It is impossible to consider common properties of elements of an infinite
set since, as is known from psycology, a man can consider no more than 7
objects simultaneously. Therefore consideration of such objects as a
multitude of triangles seems to be impossible. Nevertheless we consider
such multitudes and obtain results which seem to be true. The method we
employ is comsideration of a very specific "*single but arbitrary*" object.
Your remarkable objection that "*if two mathematicians consider two
different arbitrary objects they will obtain different results"* demonstrates
that you are not a mathematician. Arbitrary element is not an object, it is
a mental but non-physical process which* enables one to do a physically
impossible thing : to observe an infinite set of objects
then all their common properties at a single really existing object.
Therefore two different mathematicians will necessarily obtain the same
On Wed, May 30, 2012 at 12:13 AM, Jesse Mazer <laserma...@gmail.com> wrote:
> On Tue, May 29, 2012 at 3:01 PM, Aleksandr Lokshin <aaloks...@gmail.com>wrote:
>> <<*The notion of "choosing" isn't actually important--if a proof says
>> something like "pick an arbitrary member of the set X, and you will find it
>> obeys Y", this is equivalent to the statement "every member of the set X
>> obeys Y"*>>
>> No, the logical operator "every" contains the free will choice inside
>> of it. I do insist that one cannot consider an infinite set of onjects
> Why do you think we can't do so in the way I suggested earlier, by
> considering common properties they are all defined to have, like the fact
> that each triangle consists of three straight edges joined at three
> vertices? If I construct a proof showing that, if I take some general
> properties as starting points, I can then derive some other general
> properties (like the fact that the angles add up to 180), where in such a
> proof have I considered any specific triangle?

= = = = =

Aim A – Rewrite the records as a JSON list of strings, one string per line with blank lines omitted, running from the line that contains "How great is" through the end of the records.

= = = = =

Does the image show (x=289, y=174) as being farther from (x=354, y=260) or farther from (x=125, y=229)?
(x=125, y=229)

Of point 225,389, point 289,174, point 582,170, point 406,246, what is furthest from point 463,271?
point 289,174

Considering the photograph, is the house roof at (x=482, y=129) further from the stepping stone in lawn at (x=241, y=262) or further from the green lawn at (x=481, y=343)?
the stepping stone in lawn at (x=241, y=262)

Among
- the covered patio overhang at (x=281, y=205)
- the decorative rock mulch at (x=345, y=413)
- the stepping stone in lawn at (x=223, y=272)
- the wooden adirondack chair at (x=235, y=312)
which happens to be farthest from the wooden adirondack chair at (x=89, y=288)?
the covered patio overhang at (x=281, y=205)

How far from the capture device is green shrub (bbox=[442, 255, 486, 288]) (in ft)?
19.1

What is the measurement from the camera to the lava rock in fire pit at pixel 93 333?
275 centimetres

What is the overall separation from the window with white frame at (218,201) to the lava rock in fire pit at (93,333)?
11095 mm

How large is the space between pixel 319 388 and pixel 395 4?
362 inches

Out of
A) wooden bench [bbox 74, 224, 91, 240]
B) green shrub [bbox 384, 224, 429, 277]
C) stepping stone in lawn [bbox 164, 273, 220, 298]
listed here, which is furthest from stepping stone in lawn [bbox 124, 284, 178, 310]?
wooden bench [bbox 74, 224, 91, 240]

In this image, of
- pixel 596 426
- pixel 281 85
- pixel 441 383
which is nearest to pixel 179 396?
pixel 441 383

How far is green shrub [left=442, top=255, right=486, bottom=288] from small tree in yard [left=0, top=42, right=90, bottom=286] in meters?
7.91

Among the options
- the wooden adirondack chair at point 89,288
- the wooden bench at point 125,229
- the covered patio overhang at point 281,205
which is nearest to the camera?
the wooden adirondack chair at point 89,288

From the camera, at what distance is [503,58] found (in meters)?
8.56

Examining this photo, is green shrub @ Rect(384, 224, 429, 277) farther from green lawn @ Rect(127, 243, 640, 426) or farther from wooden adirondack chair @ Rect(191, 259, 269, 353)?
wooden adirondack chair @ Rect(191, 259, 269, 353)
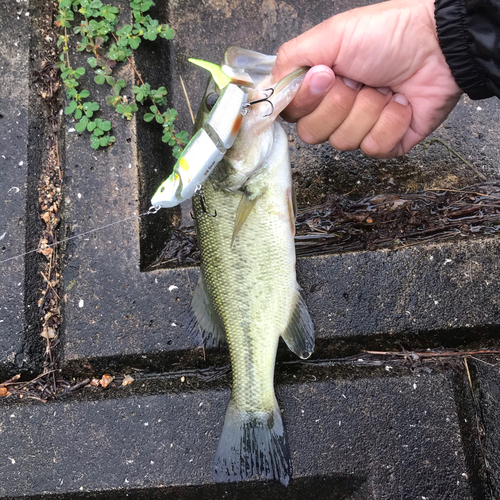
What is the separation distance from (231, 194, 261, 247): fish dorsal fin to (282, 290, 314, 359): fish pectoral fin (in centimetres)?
53

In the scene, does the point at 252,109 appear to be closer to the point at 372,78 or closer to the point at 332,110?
the point at 332,110

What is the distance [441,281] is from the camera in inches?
97.3

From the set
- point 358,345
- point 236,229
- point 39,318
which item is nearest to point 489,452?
point 358,345

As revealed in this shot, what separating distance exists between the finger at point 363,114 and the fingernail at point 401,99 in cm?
3

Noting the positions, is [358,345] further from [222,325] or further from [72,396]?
[72,396]

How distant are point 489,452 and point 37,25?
3.99 meters

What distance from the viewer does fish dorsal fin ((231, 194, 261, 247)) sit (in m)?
1.99

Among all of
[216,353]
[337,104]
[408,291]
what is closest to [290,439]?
[216,353]

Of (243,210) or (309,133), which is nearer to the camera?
(243,210)

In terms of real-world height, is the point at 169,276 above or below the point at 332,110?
below

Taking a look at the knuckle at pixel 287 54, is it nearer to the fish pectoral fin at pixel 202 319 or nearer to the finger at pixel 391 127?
the finger at pixel 391 127

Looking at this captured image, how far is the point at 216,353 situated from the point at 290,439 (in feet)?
2.17

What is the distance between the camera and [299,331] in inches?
87.9

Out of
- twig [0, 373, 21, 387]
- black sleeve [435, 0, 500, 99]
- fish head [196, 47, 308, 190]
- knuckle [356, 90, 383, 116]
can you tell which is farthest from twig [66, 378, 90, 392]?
black sleeve [435, 0, 500, 99]
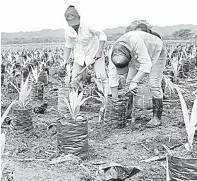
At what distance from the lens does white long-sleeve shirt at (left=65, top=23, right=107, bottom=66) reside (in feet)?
18.6

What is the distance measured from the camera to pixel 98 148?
405cm

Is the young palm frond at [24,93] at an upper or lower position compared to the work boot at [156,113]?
upper

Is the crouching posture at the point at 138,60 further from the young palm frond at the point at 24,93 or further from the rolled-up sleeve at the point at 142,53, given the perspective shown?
the young palm frond at the point at 24,93

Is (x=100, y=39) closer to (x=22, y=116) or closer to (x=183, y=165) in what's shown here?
(x=22, y=116)

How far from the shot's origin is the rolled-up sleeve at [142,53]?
4105mm

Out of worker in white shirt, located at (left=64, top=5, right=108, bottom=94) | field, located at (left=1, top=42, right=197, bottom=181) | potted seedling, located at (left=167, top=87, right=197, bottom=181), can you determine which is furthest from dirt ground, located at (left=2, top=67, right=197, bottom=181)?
worker in white shirt, located at (left=64, top=5, right=108, bottom=94)

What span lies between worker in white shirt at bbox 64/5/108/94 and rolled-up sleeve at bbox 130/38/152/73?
53.0 inches

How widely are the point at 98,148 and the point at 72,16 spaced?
82.0 inches

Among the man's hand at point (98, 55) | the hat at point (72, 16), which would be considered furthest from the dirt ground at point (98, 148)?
the hat at point (72, 16)

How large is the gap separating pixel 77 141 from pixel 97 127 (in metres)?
1.31

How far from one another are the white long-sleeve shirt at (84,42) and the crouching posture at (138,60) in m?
1.13

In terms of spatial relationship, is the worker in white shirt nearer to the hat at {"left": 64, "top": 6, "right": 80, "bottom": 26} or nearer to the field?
the hat at {"left": 64, "top": 6, "right": 80, "bottom": 26}

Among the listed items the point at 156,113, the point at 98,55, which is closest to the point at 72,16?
the point at 98,55

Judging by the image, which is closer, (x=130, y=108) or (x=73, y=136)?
(x=73, y=136)
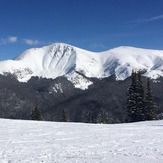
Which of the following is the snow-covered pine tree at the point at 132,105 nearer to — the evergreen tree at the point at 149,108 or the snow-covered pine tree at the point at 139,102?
the snow-covered pine tree at the point at 139,102

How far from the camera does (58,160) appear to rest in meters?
14.8

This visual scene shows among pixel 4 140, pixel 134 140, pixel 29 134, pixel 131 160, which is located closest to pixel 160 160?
pixel 131 160

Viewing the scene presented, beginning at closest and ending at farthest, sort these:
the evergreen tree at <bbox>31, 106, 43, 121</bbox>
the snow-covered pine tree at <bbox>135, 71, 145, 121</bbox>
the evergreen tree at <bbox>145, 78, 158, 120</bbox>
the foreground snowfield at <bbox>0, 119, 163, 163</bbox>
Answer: the foreground snowfield at <bbox>0, 119, 163, 163</bbox> → the evergreen tree at <bbox>145, 78, 158, 120</bbox> → the snow-covered pine tree at <bbox>135, 71, 145, 121</bbox> → the evergreen tree at <bbox>31, 106, 43, 121</bbox>

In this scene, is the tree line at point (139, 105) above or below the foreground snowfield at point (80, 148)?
above

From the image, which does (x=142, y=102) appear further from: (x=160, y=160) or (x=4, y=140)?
(x=160, y=160)

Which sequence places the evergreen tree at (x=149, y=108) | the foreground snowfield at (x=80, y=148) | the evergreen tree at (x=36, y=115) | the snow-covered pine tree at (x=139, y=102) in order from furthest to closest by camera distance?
the evergreen tree at (x=36, y=115) → the snow-covered pine tree at (x=139, y=102) → the evergreen tree at (x=149, y=108) → the foreground snowfield at (x=80, y=148)

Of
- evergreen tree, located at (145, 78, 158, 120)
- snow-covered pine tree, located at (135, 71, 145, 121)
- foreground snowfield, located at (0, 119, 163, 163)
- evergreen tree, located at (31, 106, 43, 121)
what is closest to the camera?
foreground snowfield, located at (0, 119, 163, 163)

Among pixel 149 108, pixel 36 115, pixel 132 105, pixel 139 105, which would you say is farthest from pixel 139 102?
pixel 36 115

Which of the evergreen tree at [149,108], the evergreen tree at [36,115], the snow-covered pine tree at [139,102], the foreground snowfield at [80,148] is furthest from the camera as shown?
the evergreen tree at [36,115]

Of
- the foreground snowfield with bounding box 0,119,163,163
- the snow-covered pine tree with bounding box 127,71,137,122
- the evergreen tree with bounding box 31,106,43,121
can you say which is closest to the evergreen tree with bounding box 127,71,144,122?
the snow-covered pine tree with bounding box 127,71,137,122

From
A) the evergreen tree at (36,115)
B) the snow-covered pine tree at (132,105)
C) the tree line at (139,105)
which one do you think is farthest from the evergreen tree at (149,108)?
the evergreen tree at (36,115)

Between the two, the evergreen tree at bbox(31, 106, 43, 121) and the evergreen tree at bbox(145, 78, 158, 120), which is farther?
the evergreen tree at bbox(31, 106, 43, 121)

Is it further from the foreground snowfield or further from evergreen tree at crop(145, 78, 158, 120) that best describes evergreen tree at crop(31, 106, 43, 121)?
the foreground snowfield

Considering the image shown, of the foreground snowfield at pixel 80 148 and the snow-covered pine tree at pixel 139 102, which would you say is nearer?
the foreground snowfield at pixel 80 148
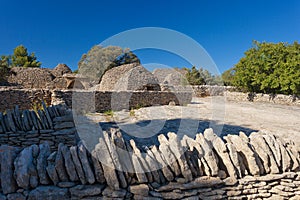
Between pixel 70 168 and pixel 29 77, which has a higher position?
pixel 29 77

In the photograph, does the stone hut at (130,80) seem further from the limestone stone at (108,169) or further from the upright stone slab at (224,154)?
the limestone stone at (108,169)

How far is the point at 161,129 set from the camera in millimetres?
6961

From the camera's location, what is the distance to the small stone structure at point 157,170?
1.92 metres

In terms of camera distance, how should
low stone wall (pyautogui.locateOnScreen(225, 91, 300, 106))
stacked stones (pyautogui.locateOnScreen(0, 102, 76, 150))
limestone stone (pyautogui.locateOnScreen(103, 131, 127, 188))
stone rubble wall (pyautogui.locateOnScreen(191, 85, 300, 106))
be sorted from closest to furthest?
limestone stone (pyautogui.locateOnScreen(103, 131, 127, 188))
stacked stones (pyautogui.locateOnScreen(0, 102, 76, 150))
low stone wall (pyautogui.locateOnScreen(225, 91, 300, 106))
stone rubble wall (pyautogui.locateOnScreen(191, 85, 300, 106))

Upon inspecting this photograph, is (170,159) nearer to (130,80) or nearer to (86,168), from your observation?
(86,168)

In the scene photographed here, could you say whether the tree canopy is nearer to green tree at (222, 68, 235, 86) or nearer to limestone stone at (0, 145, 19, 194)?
green tree at (222, 68, 235, 86)

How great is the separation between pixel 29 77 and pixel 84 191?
81.0 ft

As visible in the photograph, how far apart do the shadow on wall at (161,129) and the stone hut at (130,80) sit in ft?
24.3

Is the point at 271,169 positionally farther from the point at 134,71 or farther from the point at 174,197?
the point at 134,71

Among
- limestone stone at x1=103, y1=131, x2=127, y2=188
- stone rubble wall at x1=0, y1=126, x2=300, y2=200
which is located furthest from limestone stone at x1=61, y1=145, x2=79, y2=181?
limestone stone at x1=103, y1=131, x2=127, y2=188

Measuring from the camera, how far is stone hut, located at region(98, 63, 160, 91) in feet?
50.6

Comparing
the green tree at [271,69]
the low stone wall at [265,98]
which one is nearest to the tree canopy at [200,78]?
the low stone wall at [265,98]

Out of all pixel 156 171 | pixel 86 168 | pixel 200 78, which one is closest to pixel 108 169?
pixel 86 168

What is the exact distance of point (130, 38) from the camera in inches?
265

= = = = =

Aim B – According to the email exchange on arbitrary objects, how many objects can a man consider simultaneously?

Correct output A –
[
  "How great is the separation between pixel 29 77 and pixel 84 191?",
  "81.0 ft",
  "As visible in the photograph, how far apart do the shadow on wall at (161,129) and the stone hut at (130,80) sit in ft?",
  "24.3",
  "Is the point at 271,169 positionally farther from the point at 134,71 or farther from the point at 174,197?",
  "the point at 134,71",
  "Among",
  "- limestone stone at x1=103, y1=131, x2=127, y2=188",
  "- stone rubble wall at x1=0, y1=126, x2=300, y2=200",
  "which is located furthest from limestone stone at x1=61, y1=145, x2=79, y2=181?",
  "limestone stone at x1=103, y1=131, x2=127, y2=188",
  "Measuring from the camera, how far is stone hut, located at region(98, 63, 160, 91) in feet?",
  "50.6",
  "Comparing",
  "the green tree at [271,69]",
  "the low stone wall at [265,98]",
  "which one is nearest to the tree canopy at [200,78]?",
  "the low stone wall at [265,98]",
  "Out of all pixel 156 171 | pixel 86 168 | pixel 200 78, which one is closest to pixel 108 169?",
  "pixel 86 168",
  "What is the exact distance of point (130, 38) from the camera in inches?",
  "265"
]

Correct output B – No more than 7.